Exercise objective ▸ Return, exactly and with nothing added, the line with "OSHA 勞動部職業安全衛生署 關心您" together with all lines after it through the end of the data below. No pictures belong in the copy.

Given data ▸
---------------

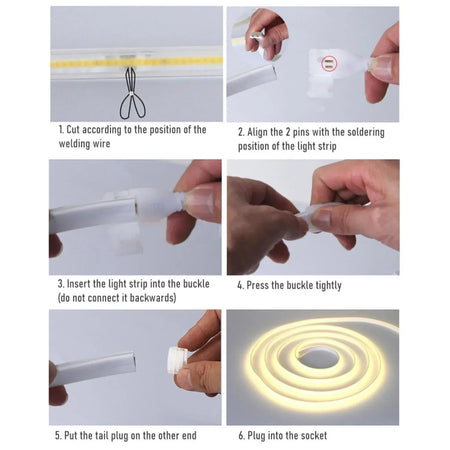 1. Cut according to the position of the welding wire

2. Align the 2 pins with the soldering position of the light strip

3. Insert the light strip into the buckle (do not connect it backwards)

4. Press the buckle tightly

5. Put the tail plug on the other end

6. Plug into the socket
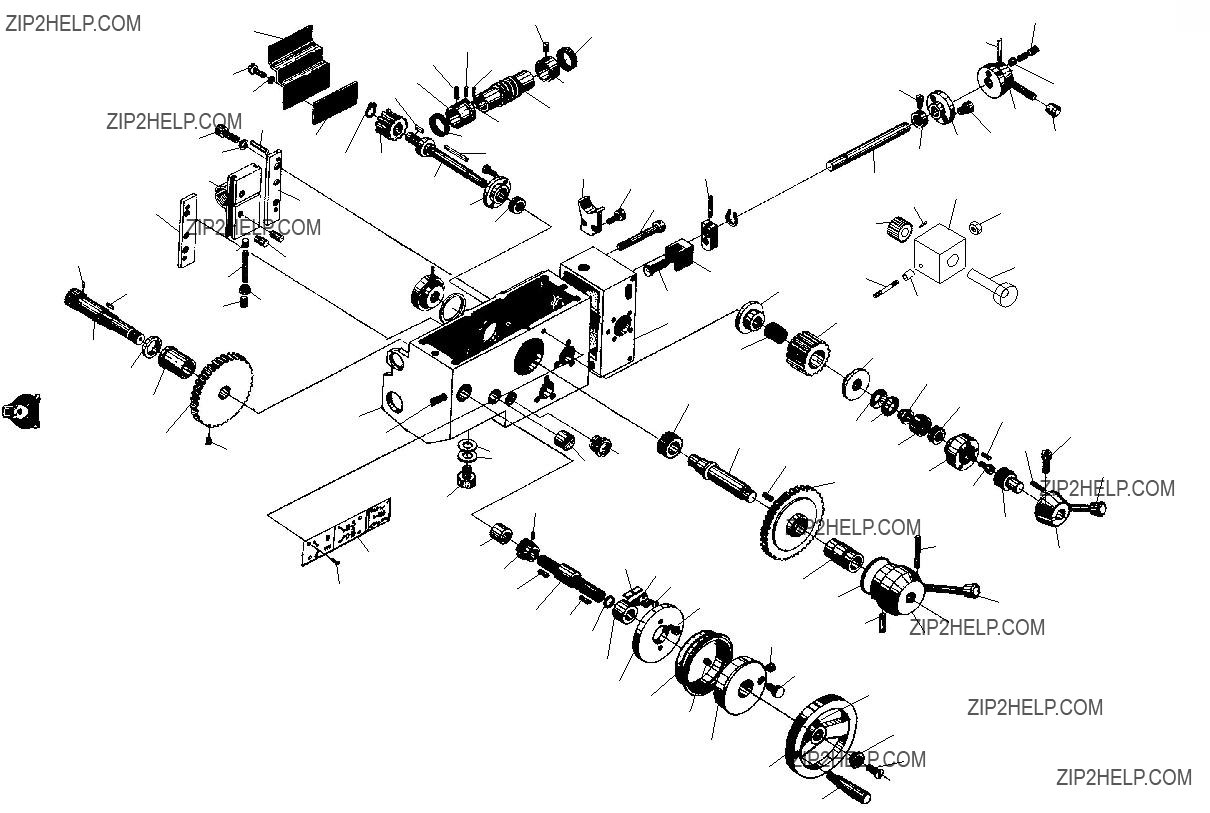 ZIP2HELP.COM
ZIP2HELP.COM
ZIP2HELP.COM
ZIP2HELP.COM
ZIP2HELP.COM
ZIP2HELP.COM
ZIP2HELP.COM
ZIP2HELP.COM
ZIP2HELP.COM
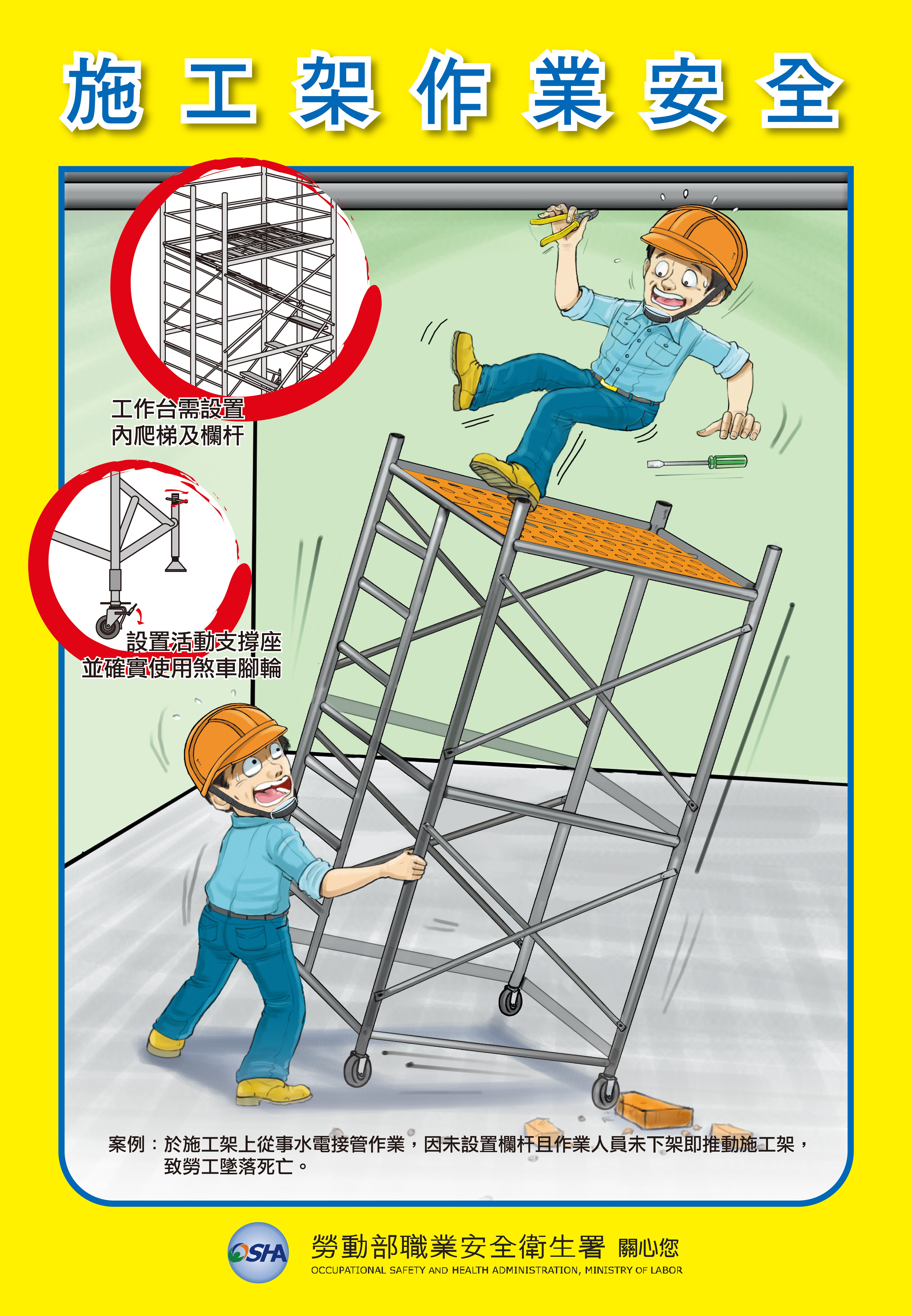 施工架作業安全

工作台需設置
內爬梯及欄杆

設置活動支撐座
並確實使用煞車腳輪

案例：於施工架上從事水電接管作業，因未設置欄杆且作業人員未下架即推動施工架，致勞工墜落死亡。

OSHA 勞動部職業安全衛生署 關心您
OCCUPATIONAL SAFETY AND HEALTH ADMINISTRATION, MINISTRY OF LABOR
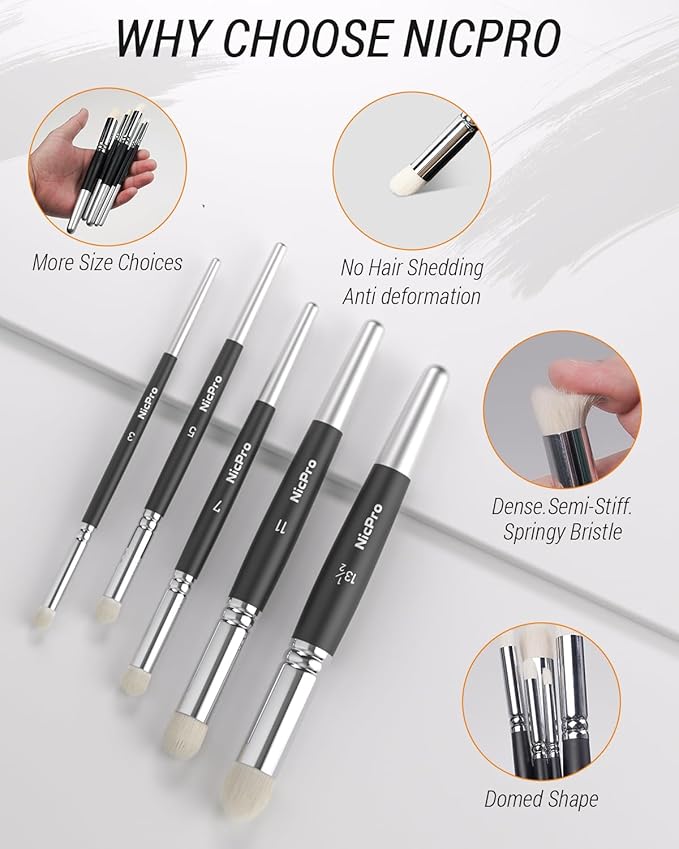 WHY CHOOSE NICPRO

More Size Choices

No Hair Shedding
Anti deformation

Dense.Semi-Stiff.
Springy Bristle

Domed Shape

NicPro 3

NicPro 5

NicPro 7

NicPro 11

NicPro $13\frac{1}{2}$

---------------

Finished exercise ▸
OSHA 勞動部職業安全衛生署 關心您
OCCUPATIONAL SAFETY AND HEALTH ADMINISTRATION, MINISTRY OF LABOR
 WHY CHOOSE NICPRO

More Size Choices

No Hair Shedding
Anti deformation

Dense.Semi-Stiff.
Springy Bristle

Domed Shape

NicPro 3

NicPro 5

NicPro 7

NicPro 11

NicPro $13\frac{1}{2}$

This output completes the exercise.